Sangat mungkin bahwa mereka akan lebih menikmati, misalnya, “Washington Post” march karya Sousa atau “Alexander’s Ragtime Band” karya Irving Berlin daripada, misalnya, “Unvollendete” karya Schubert atau “Prélude à l’après-midi d’un faune” karya Debussy.
“Makanan ringan” di semua bidang seni memang lebih mudah dan oleh karena itu lebih mudah dicerna oleh kelompok orang yang lebih besar daripada menu makanan berat. Penduduk asli dari semua ras menerima pengaruh musik Barat pertama mereka melalui jalur mekanis: gramofon-radio-film bersuara.
Barat mencapai mereka, seperti di banyak bidang lain, pertama-tama “dalam kaleng”. Sayuran kaleng, keju kaleng, mentega kaleng, bahkan perahu kaleng, begitu juga musik kaleng. Ini tentu saja tidak ada hubungannya dengan politik, paling-paling dengan kepentingan komersial-teknis atau teknis-komersial.
Kritikus-eseis Inggris terkenal G. K. Chesterton pernah dengan jenaka dan tepat menggambarkan hal itu dalam puisi berikut: Ekspor utama kami, dikemas dan diberi label, tiba utuh di ujung pengiriman: Sabun atau garam kami dapat bepergian dalam kaleng, antara dua kutub dan sama seperti dua peniti, sehingga pedagang Lancashire, kapan pun mereka suka, dapat mencampur bir seorang pria di Klondike atau meracuni daging seorang pria di Bombay, dan itulah arti Kekaisaran.
Kontak musik pertama antara Timur dan Barat di negara ini adalah kontak mekanis dan tidak langsung. Hubungan langsung antara seniman dan murid atau pendengar praktis tidak ada bagi “orang kecil”.
“Sekolah musik” telah muncul dan menghilang berulang kali sejak paruh kedua abad lalu. Para seniman yang terdampar (misalnya dari opera Italia yang dulunya memberikan pertunjukan sukses secara artistik di sini) atau para seniman keliling (dari semua tingkatan) kadang-kadang berusaha untuk mempertahankan “sekolah” semacam itu, tetapi selalu berakhir dengan penutupannya.

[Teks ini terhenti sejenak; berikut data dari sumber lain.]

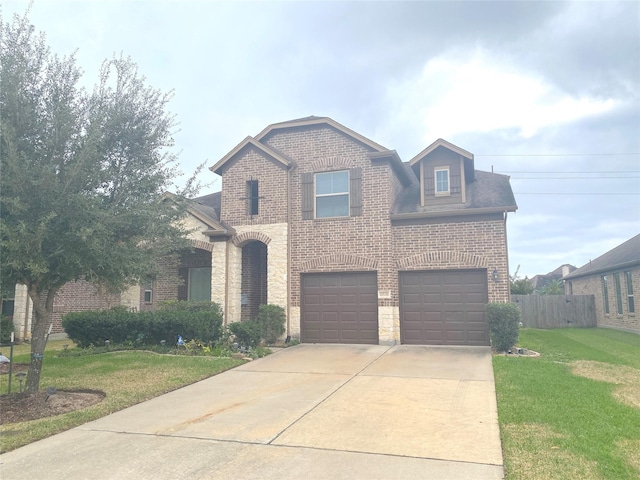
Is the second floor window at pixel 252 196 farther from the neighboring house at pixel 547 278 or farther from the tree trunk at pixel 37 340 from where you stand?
the neighboring house at pixel 547 278

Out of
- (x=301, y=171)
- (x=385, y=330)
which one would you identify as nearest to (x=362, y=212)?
(x=301, y=171)

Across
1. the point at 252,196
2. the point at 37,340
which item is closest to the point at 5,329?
the point at 252,196

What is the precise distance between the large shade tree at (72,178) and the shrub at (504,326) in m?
8.46

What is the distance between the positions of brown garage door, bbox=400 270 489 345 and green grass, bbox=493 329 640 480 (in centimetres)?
261

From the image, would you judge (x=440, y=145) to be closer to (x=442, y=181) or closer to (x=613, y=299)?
(x=442, y=181)

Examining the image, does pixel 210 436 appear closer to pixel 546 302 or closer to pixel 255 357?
pixel 255 357

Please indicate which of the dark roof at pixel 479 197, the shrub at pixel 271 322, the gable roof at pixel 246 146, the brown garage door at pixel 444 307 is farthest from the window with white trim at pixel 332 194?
the shrub at pixel 271 322

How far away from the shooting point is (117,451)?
17.5 ft

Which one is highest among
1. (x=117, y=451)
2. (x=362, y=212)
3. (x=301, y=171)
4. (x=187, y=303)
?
(x=301, y=171)

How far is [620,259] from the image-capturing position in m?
22.4

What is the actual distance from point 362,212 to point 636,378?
8.33m

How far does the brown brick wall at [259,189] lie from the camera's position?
15734 millimetres

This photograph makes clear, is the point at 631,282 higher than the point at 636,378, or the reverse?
the point at 631,282

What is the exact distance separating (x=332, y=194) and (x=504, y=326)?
6.63 meters
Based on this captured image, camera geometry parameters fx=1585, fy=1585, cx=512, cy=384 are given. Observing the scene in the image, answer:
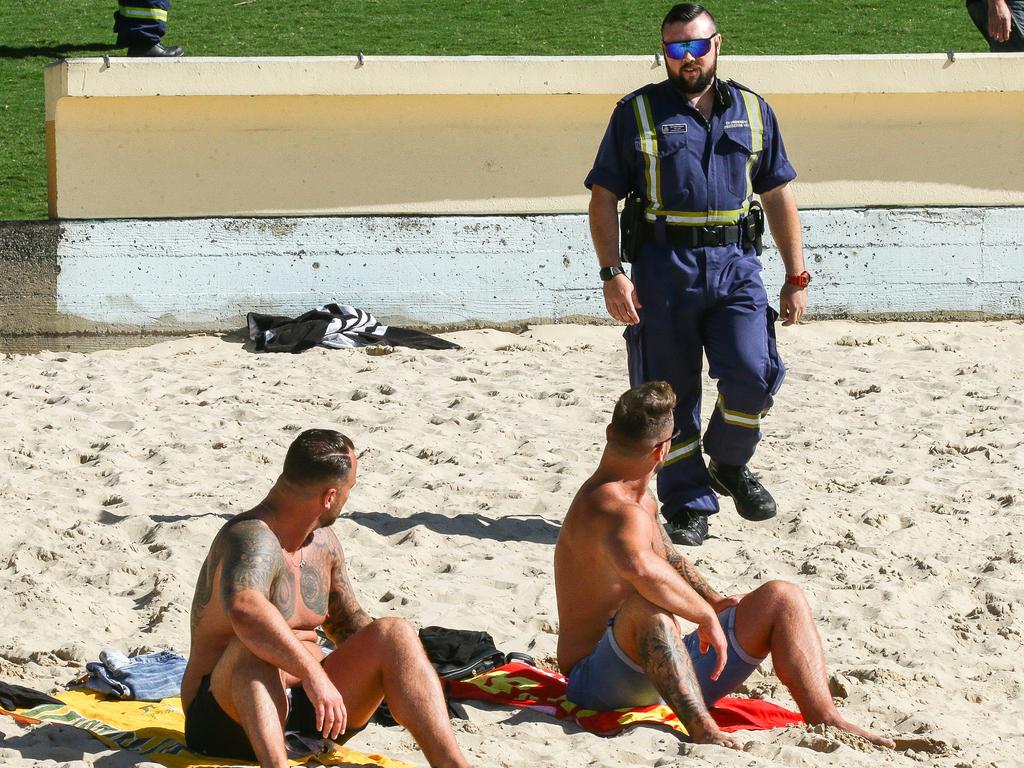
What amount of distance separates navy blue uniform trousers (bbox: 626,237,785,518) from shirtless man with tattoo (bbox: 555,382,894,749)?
1.48 metres

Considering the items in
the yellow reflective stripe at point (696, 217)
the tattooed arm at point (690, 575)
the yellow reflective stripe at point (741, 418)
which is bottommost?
the tattooed arm at point (690, 575)

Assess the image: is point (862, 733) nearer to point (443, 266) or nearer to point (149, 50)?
point (443, 266)

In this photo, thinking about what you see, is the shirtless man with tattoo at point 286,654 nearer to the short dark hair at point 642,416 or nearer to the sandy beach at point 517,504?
the sandy beach at point 517,504

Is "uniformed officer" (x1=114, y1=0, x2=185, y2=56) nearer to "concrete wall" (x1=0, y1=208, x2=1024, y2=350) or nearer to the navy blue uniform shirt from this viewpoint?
"concrete wall" (x1=0, y1=208, x2=1024, y2=350)

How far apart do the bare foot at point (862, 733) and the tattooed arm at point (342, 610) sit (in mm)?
1369

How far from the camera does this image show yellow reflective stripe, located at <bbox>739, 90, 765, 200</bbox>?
6.32m

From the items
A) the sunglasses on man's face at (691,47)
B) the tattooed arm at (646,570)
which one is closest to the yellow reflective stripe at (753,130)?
the sunglasses on man's face at (691,47)

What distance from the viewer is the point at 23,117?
1168 centimetres

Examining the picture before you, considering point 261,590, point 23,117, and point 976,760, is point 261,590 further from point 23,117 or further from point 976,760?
point 23,117

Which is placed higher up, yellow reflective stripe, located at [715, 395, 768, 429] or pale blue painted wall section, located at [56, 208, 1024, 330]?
pale blue painted wall section, located at [56, 208, 1024, 330]

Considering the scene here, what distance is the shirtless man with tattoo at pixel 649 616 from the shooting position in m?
4.41

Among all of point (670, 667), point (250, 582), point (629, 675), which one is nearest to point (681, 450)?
point (629, 675)

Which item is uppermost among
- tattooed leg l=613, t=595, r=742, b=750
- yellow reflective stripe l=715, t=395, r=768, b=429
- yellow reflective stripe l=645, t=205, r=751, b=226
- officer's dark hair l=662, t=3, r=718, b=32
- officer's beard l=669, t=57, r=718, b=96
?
officer's dark hair l=662, t=3, r=718, b=32

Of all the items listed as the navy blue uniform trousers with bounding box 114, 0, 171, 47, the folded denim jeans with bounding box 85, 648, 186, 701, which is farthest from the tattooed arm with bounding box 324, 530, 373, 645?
the navy blue uniform trousers with bounding box 114, 0, 171, 47
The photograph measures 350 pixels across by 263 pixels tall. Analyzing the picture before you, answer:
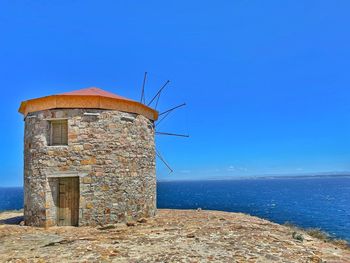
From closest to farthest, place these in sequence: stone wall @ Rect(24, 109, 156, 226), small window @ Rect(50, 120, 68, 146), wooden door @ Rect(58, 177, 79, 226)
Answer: stone wall @ Rect(24, 109, 156, 226)
wooden door @ Rect(58, 177, 79, 226)
small window @ Rect(50, 120, 68, 146)

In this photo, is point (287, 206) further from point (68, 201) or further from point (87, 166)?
point (87, 166)

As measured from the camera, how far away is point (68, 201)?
12.7 meters

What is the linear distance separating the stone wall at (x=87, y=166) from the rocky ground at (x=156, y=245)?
77 centimetres

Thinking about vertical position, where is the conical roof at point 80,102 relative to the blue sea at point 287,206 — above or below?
above

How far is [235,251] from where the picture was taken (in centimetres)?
854

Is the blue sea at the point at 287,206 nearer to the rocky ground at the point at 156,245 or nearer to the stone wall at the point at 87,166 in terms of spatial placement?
the rocky ground at the point at 156,245

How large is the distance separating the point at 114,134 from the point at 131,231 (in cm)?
420

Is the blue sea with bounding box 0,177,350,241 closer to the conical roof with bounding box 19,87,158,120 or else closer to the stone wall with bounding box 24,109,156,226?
the stone wall with bounding box 24,109,156,226

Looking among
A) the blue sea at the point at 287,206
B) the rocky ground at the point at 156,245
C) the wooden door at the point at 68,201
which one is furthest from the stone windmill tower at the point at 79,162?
the blue sea at the point at 287,206

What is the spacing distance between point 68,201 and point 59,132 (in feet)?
9.88

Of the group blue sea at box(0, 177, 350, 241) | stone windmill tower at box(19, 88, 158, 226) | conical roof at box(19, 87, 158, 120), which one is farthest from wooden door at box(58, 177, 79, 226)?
blue sea at box(0, 177, 350, 241)

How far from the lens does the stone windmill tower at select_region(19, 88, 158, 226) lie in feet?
40.5

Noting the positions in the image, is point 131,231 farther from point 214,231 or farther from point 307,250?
point 307,250

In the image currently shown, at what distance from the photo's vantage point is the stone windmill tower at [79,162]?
1234 cm
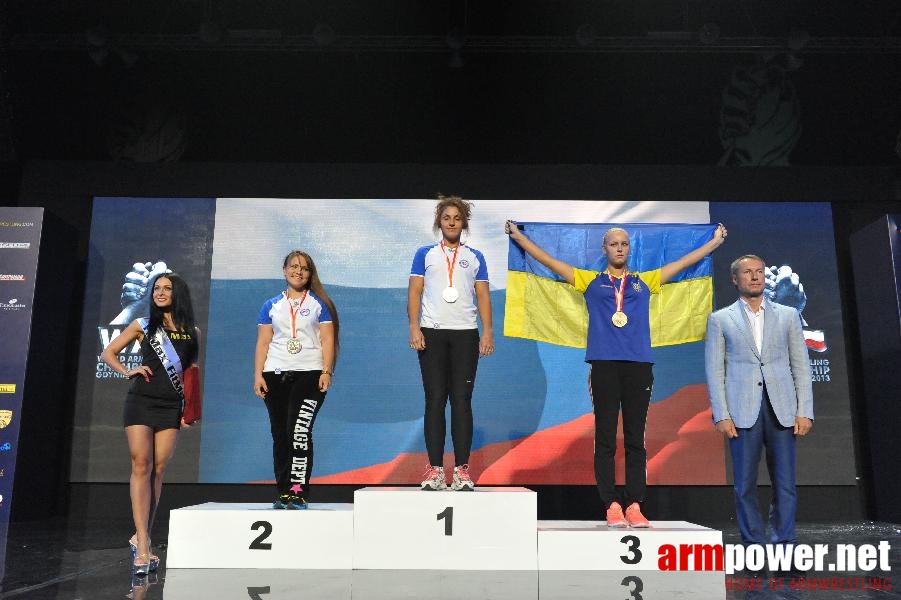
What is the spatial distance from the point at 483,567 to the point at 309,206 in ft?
12.6

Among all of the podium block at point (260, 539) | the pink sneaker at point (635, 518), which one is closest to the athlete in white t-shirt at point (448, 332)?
the podium block at point (260, 539)

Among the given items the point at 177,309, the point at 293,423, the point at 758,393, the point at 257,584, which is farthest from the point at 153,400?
the point at 758,393

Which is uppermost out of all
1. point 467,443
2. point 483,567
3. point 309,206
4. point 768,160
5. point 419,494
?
point 768,160

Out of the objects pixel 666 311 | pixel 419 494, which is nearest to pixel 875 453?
pixel 666 311

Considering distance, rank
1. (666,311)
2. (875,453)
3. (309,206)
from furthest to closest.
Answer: (309,206), (875,453), (666,311)

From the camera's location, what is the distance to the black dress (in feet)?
11.6

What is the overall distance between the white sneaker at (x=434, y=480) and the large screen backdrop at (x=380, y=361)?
7.74 feet

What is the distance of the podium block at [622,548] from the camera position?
134 inches

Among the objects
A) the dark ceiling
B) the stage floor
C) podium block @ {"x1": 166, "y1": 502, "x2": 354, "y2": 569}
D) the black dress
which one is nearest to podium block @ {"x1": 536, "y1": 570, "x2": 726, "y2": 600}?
the stage floor

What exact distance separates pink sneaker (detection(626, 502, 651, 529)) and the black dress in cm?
224

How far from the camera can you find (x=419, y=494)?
Answer: 3.52 meters

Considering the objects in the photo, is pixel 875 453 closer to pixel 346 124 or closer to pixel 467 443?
pixel 467 443

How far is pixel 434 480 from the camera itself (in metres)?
3.65

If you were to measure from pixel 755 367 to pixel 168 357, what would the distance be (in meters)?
2.89
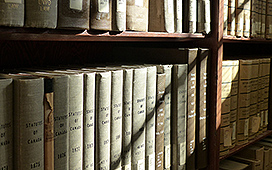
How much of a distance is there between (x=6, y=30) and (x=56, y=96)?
0.18 metres

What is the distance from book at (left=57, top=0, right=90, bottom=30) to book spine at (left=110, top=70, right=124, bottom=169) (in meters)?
0.17

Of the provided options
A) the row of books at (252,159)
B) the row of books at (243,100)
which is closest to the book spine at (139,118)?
the row of books at (243,100)

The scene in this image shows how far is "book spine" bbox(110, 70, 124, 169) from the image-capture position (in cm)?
89

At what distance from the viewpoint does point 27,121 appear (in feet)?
2.31

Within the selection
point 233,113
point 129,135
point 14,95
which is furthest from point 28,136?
point 233,113

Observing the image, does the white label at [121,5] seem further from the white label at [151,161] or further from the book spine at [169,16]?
the white label at [151,161]

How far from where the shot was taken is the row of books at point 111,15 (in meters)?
0.70

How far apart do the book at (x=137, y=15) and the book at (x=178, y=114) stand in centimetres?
21

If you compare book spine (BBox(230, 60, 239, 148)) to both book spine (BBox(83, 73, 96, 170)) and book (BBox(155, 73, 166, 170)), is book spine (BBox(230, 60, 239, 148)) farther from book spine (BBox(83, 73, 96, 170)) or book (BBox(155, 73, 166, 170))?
book spine (BBox(83, 73, 96, 170))

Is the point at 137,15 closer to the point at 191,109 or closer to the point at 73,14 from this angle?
the point at 73,14

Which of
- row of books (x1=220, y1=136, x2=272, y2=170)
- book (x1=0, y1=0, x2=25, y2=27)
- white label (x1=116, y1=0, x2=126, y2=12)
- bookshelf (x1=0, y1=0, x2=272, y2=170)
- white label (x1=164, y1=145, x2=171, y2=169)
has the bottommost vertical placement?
row of books (x1=220, y1=136, x2=272, y2=170)

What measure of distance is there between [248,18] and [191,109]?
638 millimetres

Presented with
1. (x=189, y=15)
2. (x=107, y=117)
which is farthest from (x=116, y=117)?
(x=189, y=15)

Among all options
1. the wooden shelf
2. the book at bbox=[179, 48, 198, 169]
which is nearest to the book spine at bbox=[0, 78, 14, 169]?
the wooden shelf
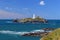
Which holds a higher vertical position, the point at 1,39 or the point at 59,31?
the point at 59,31

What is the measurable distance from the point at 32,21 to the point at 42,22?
291 inches

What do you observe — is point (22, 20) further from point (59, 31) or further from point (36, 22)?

Biasanya itu adalah bisnis perseorangan (dengan gelar “sekolah”), jadi usaha swasta di mana pengajaran musik bukanlah prioritas utama. Para seniman pertunjukan yang tampil di sini untuk “kepentingan sendiri” atau untuk lingkaran seni (Barat) yang didirikan antara tahun 1910 dan 1920 di berbagai kota besar di Indonesia, juga tidak menjangkau “orang kecil” dengan seni musik mereka.
Perbedaan rasial dan norma penerimaan tertentu masih ada saat itu, harga masuk dan keanggotaan terlalu tinggi bagi mereka, dan terlebih lagi para seniman memainkan musik Barat (misalnya dari Bach, Beethoven, Chopin, Liszt, Debussy, dll.), yang bagi mereka tidak dapat dipahami dan oleh karena itu tidak dapat dinikmati. Di perkumpulan, hotel, restoran, dan sejenisnya, kadang-kadang musik yang dapat dipahami dan dinikmati (seperti polka, waltz, mars, kemudian juga cake-walk, ragtime, dll.) dimainkan untuk mereka, tetapi mereka praktis tidak memiliki akses ke tempat-tempat itu.
Jadi, bagi mereka yang membantu membentuk budaya sandiwara dan keroncong, tidak ada jalan lain menuju musik Barat selain jalur mekanis atau tidak langsung. Keadaan ini kini berubah.
Berbagai tembok dan sekat pemisah buatan sedang diruntuhkan. Dan jika kepercayaan timbal balik meningkat dan orang tidak lagi menganggapnya di bawah martabat mereka untuk saling “berkunjung”, jalan pengaruh musik Barat langsung yang selama ini terhambat juga akan menjadi lebih luas.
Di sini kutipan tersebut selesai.